Many drivers are glad to see the reopening of the busy Ottawa street, with some calling the closure “ridiculous” and “too long.”

“It’s great. I cannot complain about it,” said one motorist. “Saves a lot of time,” said another.

Supporters of the Freedom Convoy held their own ribbon-cutting ceremony to celebrate the reopening of the street.

Ian Wright, owner of Snow Goose Canadian Crafts, says having Wellington open again is good for business. 

“It just brings more people uptown,” says Wright. “People have been nervous to come uptown I think. Parking hasn’t been great, but also just the fact that the traffic has been difficult and sort of kept people away.”

However, the closure had a significant impact on some businesses in the area, including Retro Rides and Bike Cafe, whose owner Jason Komendat said he lost customers due to the closure. 

“From us getting deliveries to clients that have a broken bicycle, they want to drop it off in their car, they can’t,” he said. “I’ve had clients get $90 parking tickets, and I’ve lost them for life.”

Over the past two weeks, city staff have installed new traffic lights and bike lanes along Wellington Street and have also repainted new traffic lines. 

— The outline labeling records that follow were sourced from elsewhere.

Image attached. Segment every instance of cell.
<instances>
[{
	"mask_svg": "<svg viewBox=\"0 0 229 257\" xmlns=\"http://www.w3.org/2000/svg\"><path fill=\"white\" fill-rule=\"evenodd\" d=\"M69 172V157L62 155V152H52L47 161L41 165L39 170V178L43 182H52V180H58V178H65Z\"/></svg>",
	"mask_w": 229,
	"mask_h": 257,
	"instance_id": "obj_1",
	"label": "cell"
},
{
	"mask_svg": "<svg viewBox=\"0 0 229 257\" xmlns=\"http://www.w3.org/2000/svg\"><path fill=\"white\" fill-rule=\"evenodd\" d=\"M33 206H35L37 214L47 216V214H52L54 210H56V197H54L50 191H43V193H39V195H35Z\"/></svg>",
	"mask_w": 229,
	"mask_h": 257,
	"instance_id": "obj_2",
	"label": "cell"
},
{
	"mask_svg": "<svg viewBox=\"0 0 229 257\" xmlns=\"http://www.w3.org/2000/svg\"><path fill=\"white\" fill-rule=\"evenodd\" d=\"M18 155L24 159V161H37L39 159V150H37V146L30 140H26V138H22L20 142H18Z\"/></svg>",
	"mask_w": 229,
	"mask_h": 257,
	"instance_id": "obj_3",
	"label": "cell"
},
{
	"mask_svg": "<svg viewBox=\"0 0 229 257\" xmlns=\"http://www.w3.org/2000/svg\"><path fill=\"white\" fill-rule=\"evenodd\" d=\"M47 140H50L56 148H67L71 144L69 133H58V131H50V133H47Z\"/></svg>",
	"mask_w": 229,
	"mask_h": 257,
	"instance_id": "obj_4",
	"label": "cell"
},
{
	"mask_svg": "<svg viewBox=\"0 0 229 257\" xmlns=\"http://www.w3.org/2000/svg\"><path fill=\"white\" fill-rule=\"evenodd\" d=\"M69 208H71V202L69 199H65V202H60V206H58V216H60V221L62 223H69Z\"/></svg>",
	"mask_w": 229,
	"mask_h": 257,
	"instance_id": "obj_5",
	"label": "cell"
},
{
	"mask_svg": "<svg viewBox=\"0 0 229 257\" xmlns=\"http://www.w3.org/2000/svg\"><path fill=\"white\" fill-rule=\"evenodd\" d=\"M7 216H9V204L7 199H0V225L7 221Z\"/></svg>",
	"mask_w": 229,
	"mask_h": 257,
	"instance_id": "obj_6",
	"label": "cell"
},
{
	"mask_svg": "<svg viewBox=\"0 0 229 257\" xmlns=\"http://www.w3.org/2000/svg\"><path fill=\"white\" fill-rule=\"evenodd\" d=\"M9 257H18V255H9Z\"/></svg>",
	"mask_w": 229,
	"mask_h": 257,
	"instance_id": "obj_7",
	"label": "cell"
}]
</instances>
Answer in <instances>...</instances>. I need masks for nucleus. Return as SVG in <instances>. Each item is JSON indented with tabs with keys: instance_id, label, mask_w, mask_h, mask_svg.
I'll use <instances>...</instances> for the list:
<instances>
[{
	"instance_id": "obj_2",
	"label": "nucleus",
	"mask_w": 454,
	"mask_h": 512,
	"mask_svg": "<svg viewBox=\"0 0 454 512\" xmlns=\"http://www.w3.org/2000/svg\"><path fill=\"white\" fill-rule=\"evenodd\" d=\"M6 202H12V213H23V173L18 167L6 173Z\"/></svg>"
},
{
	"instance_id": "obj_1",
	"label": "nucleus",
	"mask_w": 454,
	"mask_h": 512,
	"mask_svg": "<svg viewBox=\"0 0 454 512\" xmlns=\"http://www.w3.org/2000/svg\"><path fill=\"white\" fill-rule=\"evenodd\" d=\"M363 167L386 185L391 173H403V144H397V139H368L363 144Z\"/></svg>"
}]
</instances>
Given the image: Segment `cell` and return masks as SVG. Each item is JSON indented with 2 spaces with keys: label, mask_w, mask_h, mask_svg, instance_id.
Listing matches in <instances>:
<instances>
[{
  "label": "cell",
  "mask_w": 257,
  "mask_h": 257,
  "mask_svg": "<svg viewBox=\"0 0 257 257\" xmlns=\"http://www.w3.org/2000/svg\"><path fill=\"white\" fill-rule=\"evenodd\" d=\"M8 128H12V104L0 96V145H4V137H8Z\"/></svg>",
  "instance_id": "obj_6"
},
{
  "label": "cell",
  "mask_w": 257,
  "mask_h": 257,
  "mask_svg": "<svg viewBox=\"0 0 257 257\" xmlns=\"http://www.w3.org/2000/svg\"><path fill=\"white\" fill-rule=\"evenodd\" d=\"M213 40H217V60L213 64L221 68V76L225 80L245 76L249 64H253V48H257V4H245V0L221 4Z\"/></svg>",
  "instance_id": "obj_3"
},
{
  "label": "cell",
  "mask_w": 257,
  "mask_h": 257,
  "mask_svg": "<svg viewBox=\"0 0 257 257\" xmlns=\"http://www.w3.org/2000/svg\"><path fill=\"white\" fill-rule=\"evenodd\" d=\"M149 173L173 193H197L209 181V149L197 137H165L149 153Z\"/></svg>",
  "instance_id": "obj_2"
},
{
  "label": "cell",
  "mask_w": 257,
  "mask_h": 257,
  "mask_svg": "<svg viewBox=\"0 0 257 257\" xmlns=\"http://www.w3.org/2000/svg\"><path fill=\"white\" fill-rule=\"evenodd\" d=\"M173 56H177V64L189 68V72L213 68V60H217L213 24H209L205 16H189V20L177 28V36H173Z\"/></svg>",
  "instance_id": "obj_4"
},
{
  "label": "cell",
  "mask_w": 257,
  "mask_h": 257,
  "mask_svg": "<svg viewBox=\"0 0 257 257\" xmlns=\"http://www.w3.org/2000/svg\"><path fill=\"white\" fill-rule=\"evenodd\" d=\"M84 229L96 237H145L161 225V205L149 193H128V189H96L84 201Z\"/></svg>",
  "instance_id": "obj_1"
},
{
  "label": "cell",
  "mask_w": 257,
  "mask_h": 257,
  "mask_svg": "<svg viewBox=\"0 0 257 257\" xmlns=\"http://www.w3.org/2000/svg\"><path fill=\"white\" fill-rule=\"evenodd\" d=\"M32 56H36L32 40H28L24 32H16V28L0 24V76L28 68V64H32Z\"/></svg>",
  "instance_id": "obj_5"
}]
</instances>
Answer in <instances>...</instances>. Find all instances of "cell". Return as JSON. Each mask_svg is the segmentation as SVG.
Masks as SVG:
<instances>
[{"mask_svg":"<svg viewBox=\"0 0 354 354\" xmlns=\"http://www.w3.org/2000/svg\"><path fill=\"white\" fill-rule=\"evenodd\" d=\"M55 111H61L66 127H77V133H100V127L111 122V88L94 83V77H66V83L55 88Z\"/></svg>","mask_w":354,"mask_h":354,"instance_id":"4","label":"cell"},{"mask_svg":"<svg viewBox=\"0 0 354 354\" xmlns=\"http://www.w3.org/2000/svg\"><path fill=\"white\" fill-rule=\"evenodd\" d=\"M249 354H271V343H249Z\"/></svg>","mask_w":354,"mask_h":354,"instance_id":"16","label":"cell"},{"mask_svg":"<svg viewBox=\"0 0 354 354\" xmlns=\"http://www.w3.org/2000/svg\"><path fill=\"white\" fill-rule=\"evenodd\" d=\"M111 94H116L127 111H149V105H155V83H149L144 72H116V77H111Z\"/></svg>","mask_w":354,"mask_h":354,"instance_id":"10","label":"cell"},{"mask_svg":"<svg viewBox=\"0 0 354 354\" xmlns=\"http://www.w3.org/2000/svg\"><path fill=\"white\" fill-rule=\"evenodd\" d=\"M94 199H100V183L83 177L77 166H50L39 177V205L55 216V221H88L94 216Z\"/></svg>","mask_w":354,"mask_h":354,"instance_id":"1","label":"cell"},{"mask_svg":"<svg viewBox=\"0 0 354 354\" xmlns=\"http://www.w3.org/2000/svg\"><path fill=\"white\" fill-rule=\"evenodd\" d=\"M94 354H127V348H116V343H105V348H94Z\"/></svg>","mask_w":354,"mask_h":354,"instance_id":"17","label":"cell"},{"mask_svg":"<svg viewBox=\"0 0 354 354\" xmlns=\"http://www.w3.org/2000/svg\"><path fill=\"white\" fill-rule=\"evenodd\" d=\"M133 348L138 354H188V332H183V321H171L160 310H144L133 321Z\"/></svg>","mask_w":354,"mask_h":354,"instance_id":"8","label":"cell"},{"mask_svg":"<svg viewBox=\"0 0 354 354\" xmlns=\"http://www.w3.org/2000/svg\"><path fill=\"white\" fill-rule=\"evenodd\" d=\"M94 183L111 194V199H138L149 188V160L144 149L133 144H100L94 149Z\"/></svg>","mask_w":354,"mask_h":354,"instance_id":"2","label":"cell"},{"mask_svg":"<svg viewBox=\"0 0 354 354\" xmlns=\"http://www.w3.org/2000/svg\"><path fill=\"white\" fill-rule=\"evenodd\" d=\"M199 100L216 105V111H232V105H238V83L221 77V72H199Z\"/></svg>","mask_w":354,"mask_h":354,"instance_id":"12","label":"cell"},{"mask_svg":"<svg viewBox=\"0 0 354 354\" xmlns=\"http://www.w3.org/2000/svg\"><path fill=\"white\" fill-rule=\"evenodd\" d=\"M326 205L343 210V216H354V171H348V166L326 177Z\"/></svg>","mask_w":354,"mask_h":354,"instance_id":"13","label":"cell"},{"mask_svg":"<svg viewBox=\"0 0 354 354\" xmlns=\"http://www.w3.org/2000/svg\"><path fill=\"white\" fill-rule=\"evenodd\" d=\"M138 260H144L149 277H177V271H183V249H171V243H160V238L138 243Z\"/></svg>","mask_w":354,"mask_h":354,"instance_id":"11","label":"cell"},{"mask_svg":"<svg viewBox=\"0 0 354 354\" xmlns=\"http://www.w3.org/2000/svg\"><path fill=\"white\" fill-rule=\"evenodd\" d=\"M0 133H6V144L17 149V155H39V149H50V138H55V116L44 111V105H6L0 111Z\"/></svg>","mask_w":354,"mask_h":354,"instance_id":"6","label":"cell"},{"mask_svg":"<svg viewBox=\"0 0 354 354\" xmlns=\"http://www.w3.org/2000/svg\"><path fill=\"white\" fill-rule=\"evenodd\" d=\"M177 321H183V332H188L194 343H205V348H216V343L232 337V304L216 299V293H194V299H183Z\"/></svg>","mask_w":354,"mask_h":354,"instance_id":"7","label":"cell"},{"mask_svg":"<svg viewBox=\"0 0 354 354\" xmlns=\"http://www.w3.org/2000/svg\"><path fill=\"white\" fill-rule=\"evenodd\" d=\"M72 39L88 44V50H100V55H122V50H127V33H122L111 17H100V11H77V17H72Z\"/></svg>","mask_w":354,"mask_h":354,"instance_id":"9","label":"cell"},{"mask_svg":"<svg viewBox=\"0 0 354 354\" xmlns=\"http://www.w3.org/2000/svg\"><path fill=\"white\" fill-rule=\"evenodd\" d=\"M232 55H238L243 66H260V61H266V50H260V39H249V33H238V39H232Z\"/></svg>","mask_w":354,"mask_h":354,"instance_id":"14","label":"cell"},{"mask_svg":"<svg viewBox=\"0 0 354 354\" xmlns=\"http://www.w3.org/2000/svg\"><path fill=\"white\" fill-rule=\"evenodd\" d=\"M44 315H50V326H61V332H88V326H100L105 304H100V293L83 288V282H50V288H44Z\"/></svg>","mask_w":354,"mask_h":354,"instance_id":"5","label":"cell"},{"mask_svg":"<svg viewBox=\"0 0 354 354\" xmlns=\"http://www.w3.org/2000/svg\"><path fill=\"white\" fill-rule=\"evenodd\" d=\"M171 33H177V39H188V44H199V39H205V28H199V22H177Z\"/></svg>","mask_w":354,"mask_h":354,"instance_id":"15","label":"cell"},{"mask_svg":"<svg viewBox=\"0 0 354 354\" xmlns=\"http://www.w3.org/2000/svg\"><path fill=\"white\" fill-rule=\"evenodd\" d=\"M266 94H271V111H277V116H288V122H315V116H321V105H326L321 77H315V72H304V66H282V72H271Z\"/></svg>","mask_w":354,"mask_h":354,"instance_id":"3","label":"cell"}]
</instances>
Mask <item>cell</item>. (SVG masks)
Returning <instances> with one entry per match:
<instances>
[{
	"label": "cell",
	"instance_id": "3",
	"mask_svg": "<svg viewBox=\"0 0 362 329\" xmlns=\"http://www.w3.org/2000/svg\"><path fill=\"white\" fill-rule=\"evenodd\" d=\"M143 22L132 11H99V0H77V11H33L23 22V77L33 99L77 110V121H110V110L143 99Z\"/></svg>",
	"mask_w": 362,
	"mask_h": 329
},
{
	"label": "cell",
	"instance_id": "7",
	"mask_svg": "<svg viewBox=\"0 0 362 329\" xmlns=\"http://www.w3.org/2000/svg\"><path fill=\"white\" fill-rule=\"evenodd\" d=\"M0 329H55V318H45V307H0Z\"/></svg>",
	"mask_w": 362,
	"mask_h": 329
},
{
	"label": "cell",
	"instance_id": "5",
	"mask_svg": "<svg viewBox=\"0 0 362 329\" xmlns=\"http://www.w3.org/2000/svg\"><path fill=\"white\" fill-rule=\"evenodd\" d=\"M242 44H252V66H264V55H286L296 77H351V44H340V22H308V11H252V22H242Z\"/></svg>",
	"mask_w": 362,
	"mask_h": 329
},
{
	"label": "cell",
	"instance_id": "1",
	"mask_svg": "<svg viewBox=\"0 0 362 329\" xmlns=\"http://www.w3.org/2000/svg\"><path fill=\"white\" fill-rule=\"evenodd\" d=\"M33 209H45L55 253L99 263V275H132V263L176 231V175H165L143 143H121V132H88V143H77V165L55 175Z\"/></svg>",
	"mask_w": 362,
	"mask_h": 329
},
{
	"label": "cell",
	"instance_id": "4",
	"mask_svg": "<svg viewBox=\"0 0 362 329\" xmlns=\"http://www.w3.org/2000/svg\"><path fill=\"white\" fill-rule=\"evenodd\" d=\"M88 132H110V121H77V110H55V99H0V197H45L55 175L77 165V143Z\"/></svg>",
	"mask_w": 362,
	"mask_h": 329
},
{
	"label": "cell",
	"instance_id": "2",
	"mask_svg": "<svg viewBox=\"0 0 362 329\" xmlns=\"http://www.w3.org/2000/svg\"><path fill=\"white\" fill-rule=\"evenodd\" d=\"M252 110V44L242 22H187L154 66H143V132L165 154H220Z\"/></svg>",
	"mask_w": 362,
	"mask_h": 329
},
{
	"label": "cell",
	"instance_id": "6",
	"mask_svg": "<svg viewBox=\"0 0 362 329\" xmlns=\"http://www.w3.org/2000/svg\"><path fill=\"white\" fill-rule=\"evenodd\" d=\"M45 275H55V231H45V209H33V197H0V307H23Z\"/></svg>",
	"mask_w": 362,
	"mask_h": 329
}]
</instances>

“People need this road network to be able to connect to the other side of the city,” Coun. Tim Tierney said. “They are very happy about it. The days of having to drive through Gatineau to get to the other side of the city will be behind us.”

The federal government, which has offered to buy the street from the city in hopes of closing it to vehicles permanently.

“Although we are disappointed, we respect the City of Ottawa’s decision to reopen Wellington Street to vehicles,” a spokesman for Public Services and Procurement Minister Helena Jaczek said. “Nonetheless, we will continue to work productively and collaboratively with the City, and other key stakeholders, on a path forward for Wellington Street that creates a safe and welcoming environment for visitors, employees and representatives in Canada’s parliamentary precinct.”

For drivers and some businesses, the reopening of Wellington Street has been a long time coming. 

“Absolutely good news. We’re really pleased, and most of my colleagues on the street are of the same mind,” said Wright.